Et quand le gîte a fini par être plus ou moins assuré, il faut bien penser à vivre. Et d’abord trouver un métier sur place. C’est là qu’Etienne se rappelle l’épisode du robinet dont l’absence compliquait la vie quotidienne chez le kiné avant son intervention. « Et donc là, je décide de faire le tour du village. Et des besoins des habitants. C’est ici un outil cassé, là un radiateur qui ne chauffe plus, ailleurs un lavabo arraché du mur, plus loin de l’électricité défectueuse ». Et son inventaire des besoins sous le coude, le voilà qui enfourche l’Ami 6 et remonte à Mulhouse, direction le centre AFPA local, où il annonce à la personne qui le reçoit, un rien médusée sans doute, qu’il veut apprendre à maçonner, forger, souder et réparer de l’électricité. La personne lui fait aimablement remarquer qu’il s’agit de quatre métiers différents (!) mais que la formation la plus généraliste qu’il propose est celle de plombier chauffagiste en dix mois. « Là, mon père décide de m’aider financièrement pour que je fasse la formation ».
Tant et si bien qu’ un beau jour, notre bonhomme, dûment diplômé, se retrouve à arpenter les routes d’Ardèche avec une estafette et à son compte. Très vite, il fait un peu de tout : plomberie, zinguerie, couverture, électricité, pose de carrelage…. Et cela ne satisfait guère notre artisan : « Je fais ça pendant trois ans à peu près. Et je me retrouve vite un peu comme un percepteur. A faire payer cher des prestations qui pourrait coûter bien moins. J’ai un peu l’impression d’être un escroc ».
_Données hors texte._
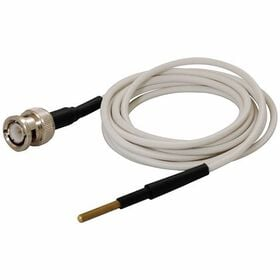 Sterex Electrolysis Spare Cable With Single Prong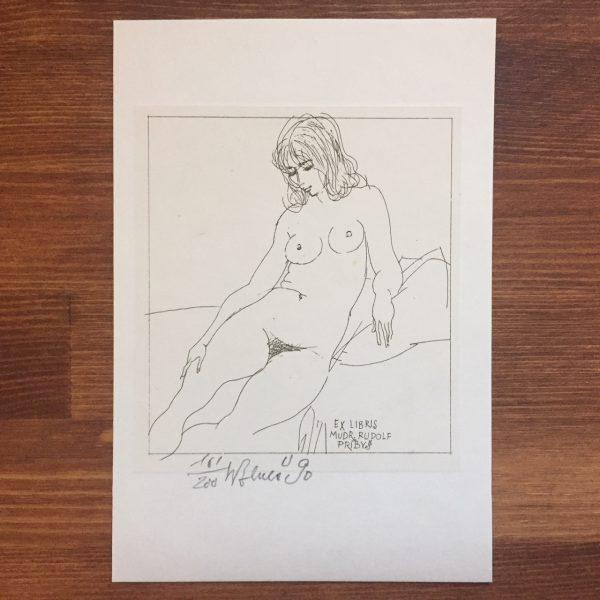 チェコの蔵書票 カレル・ベネシュ Karel Benesの作品-2 | 蔵書票・EXLIBRIS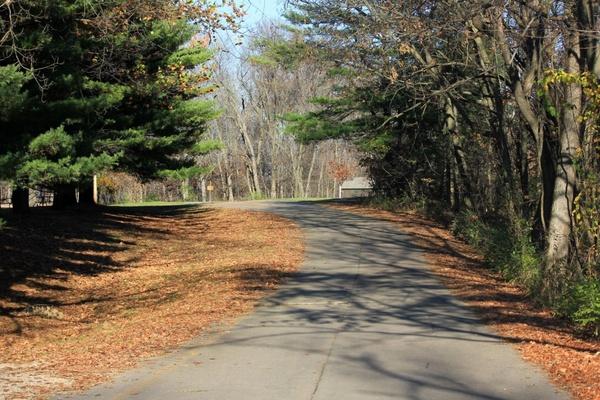 main trail at bellevue state park iowa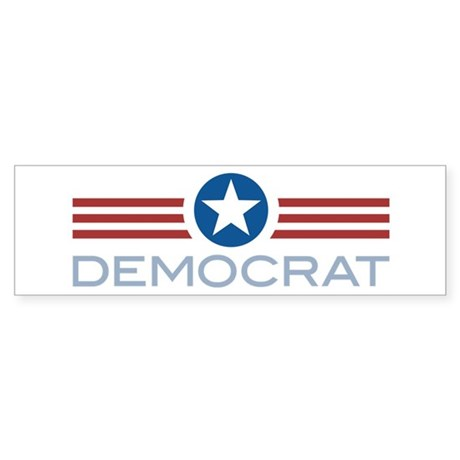 Star Stripes Democrat Bumper Sticker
Il arrête donc l’artisanat et se déclare comme salarié auprès de particuliers qui ont besoin d’un maître d’œuvre pour restaurer leurs résidences secondaires. Le coin en est plein. « Là, il me fallait gagner une relation de confiance. C’est pour ça que j’allais choisir les matériaux avec les clients et qu’ils ne payaient que ma prestation. Ca coûtait deux fois moins cher. Et moi, j’étais salarié. Avec une meilleure couverture sociale. J’ai fait ça pendant sept ans. J’ai bien dû restaurer de mes mains pas loin de cinquante maisons. Mais j’ai fini par me péter le dos. A trente ans. Je me suis retrouvé en invalidité et la sécu m’a demandé de changer de métier. Ma femme est partie. Je n’avais plus de boulot et deux enfants à charge ».
Largentière.
C’est là qu’Etienne devient formateur en GRETA et intervient sur des stages en métiers du bâtiment. Ca dure quelques mois. C’est là aussi qu’il entend parler d’une ferme avec son terrain et sa grange à vendre au dessus de Largentière. L’endroit lui plaît tout de suite. Le propriétaire n’en veut pas très cher, autour des deux cent cinquante mille francs ( l’équivalent de 40000 de nos euros), mais c’est vraiment une ruine, abandonnée depuis la guerre, avec son terrain de sept hectares de mauvaises ronces. Tout est à faire. Même le toit.
Et c’est bien ce que fait Etienne, avec un dos en compote, dormant dans une vieille camionnette, les enfants sous une tente. Il achète au mois de mai 1986 et « il faut absolument un toit pour les enfants pour la rentrée de septembre ». C’est donc de ce dernier dont on s’occupe en premier, en bonne méthode. Avec les moyens du bord. Etienne met alors en pratique une méthode d’échafaudage particulier que lui a appris un certain Gérard Barras et qui consiste à travailler en hauteur avec deux échelles collées l’une à l’autre. Pas sûr que l’inspection du travail corrobore, mais Gérard a remonté un village entier avec cette méthode, du côté du viel audon, alors… Méthode toujours : une fois à l’abri, on peut se consacrer à l’intérieur. Les travaux vont durer un an pour qu’une partie de l’habitation soit vraiment habitable.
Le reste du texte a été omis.